La Bosnie visée par des centaines de fausses alertes à la bombe

Plusieurs centaines de patients et de personnels du centre hospitalier universitaire de Banja Luka, chef-lieu de l’entité serbe du pays divisé selon des lignes de fracture ethniques, ont été évacués après que l’établissement a reçu un email l’avertissant de la présence d’une bombe, a déclaré à la presse le directeur de l’hôpital Vlado Djajic.

Après avoir contrôlé les lieux, la police a dit dans un communiqué avoir établi qu’il s’agissait d’une fausse alerte.

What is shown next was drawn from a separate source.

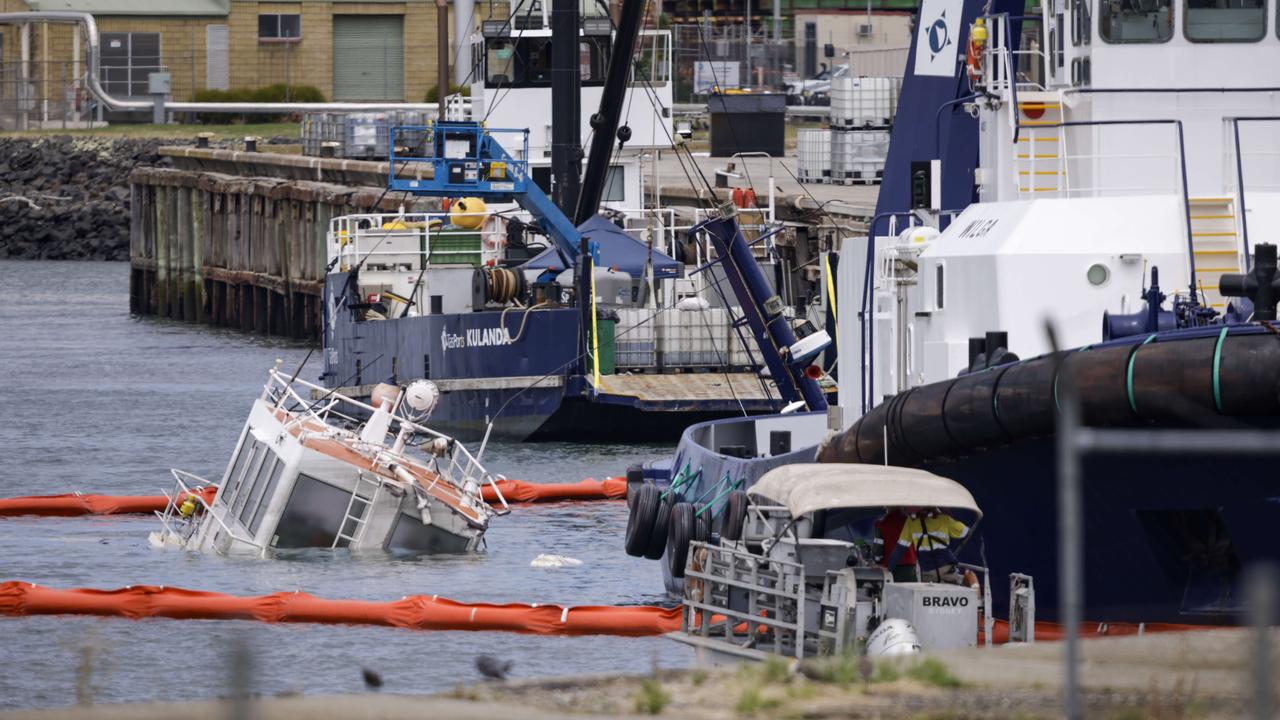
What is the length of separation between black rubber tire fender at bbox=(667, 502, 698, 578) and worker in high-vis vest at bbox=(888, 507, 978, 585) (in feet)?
10.2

« C’est une attaque ignoble », a réagi M. Djajic, en précisant que l’auteur du message menaçait de « faire exploser les mécréants », en ajoutant, selon lui, « Allah est grand ».

Plusieurs tribunaux de Sarajevo et la Commission électorale nationale qui siège dans la capitale bosnienne ont dû être évacués jeudi pour les mêmes raisons, selon la police.

La veille, plus de 400 écoles de la Republika Srpska (RS), l’entité serbe de Bosnie, ont été victimes de fausses alertes à la bombe envoyées par email. Le message identique menaçait de « faire exploser l’école » pour faire « des milliers d’enfants serbes morts ».

La Bosnie est divisée depuis la guerre intercommunautaire des années 1990 entre la RS et une fédération croato-musulmane.

Les autorités ont déclaré ignorer pour l’heure les auteurs et les motivations de ces attaques qualifiées par la justice de « terrorisme ».

Selon le quotidien Oslobodjenje, les emails adressés aux écoles de la RS sont partis d’une adresse hébergée par Yandex, géant de l’internet russophone, surnommé le « Google russe ».

La même messagerie avait été utilisée lors d’une première série d’alertes le 25 mai contre une centaine d’écoles de la région de Sarajevo, ainsi que des institutions publiques et le gouvernement cantonal.

Lors d’une récente rencontre avec le président en exercice bosnien, Sefik Dzaferovic, le secrétaire général de l’Otan, Jens Stoltenberg, a insisté sur nécessité d’un « renforcement de la coopération » entre l’Alliance et la Bosnie en matière de sécurité en ligne.

La Serbie voisine a également été victime ces dernières semaines de fausses alertes qui ont perturbé en particulier le fonctionnement des écoles.

La Bosnie et la Serbie ont rejoint les rangs des pays qui ont dénoncé à l’ONU l’invasion russe de l’Ukraine mais ne sont pas alignés sur les sanctions occidentales contre la Russie.